I am still new to CUDA and I have a kernel which takes most of my computing time on the GPU, the NVIDIA Profiler measures 33% Occupancy with a register count of 50.
I can see why the register count is so high, but i have no idea how to reduce the amount of used registers. Is there anything I can do?
Welcome to the CUDA forums, Puffski!
In case you are not yet familiar with out new forum clown: Don’t bother following his advice. The compiler of course does it’s own register allocation, so such changes would not have any effect on the generated code.
And the old one’s duly reporting here too!! External Image
Well, the first thing you could try is of course the -maxregcount argument. Try -maxregcount 32 to limit the number of registers used per thread to 32.

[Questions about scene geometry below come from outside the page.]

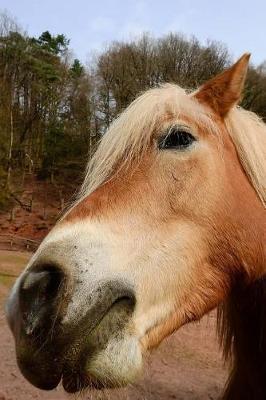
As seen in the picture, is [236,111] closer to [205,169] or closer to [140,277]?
[205,169]

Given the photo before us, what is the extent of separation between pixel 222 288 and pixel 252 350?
717mm

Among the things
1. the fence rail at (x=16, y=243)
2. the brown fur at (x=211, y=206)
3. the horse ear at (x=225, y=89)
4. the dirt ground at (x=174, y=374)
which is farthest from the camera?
the fence rail at (x=16, y=243)

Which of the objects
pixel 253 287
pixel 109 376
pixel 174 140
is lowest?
pixel 109 376

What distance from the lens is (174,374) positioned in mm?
7270

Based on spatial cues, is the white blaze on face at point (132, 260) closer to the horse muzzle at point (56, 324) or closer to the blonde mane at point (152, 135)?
the horse muzzle at point (56, 324)

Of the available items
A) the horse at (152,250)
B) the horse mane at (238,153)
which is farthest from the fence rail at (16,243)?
the horse at (152,250)

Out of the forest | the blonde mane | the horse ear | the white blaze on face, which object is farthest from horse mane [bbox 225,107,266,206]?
the forest

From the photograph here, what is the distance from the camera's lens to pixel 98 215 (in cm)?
218

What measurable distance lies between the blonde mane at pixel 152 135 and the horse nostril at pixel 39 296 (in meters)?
0.67

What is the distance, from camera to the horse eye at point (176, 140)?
2.51 meters

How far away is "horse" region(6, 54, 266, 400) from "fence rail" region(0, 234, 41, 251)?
20.8m

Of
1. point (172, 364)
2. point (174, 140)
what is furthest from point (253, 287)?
point (172, 364)

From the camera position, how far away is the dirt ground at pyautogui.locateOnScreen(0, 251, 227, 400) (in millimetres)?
6193

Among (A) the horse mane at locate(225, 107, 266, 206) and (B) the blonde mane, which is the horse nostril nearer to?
(B) the blonde mane
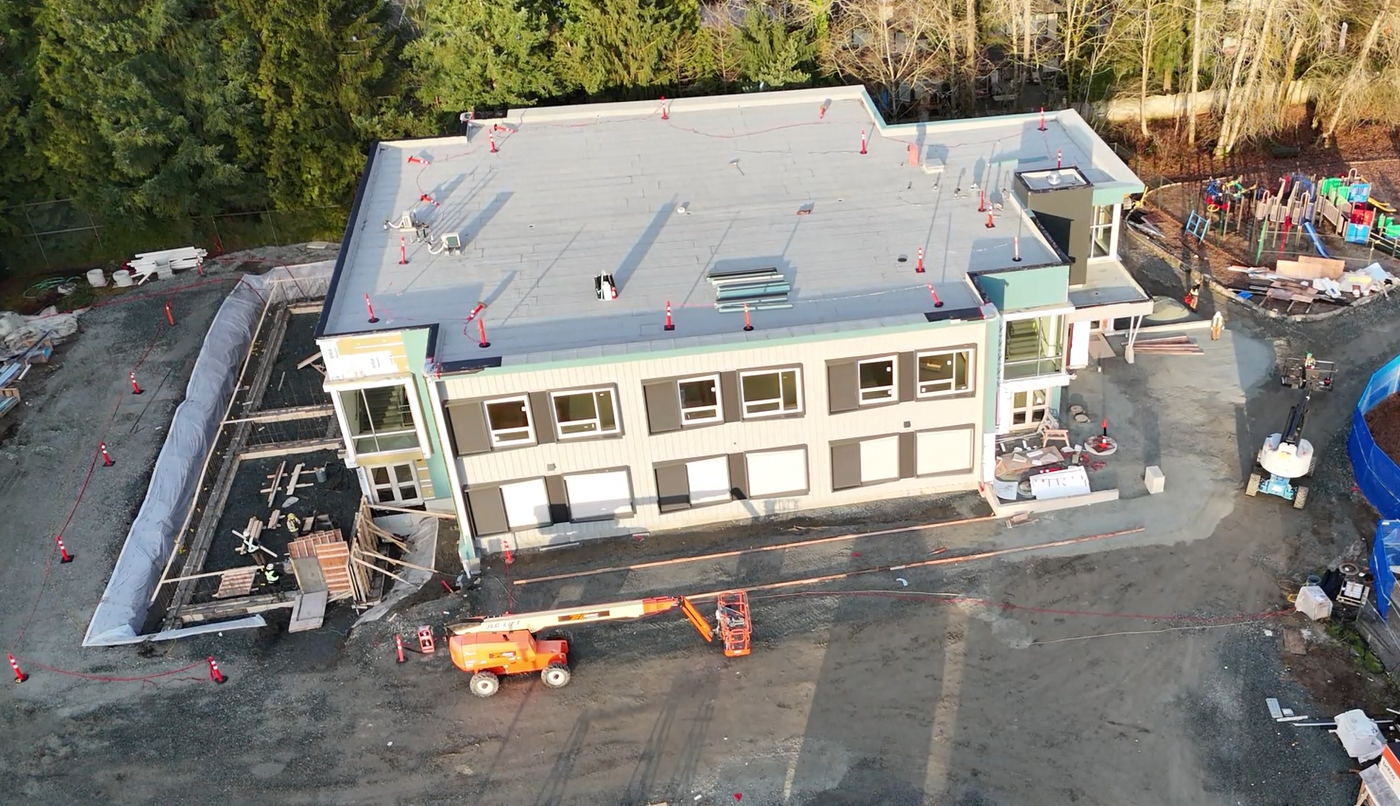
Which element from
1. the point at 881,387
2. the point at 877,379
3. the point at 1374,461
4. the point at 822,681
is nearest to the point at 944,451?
the point at 881,387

This will probably introduce some register spillage. You can use shared memory to store some variable if it’s not used during a large interval, and then load it into a variable when you need to use the value again. This would help you bypass the L2 used by local memory, which is the default place for spilled registers.
I see that the 4 aa_bb variables would fit nicely into 16 bytes(2 double) of shared memory.
I guess with some reordering of your code things could be optimized further, but I’m having a hard time reading your code.
EDIT: try inlining the fabs functions. It produces longer code, but also gives the compiler greater freedom to optimize.
You’re using the index variables i and j a lot. Try declaring them as volatile int instead of just int. It forces the compiler to assign them to a register immediately. This works a treat on Compute Capability 1.x - I can’t guarantee that it will help also in your case.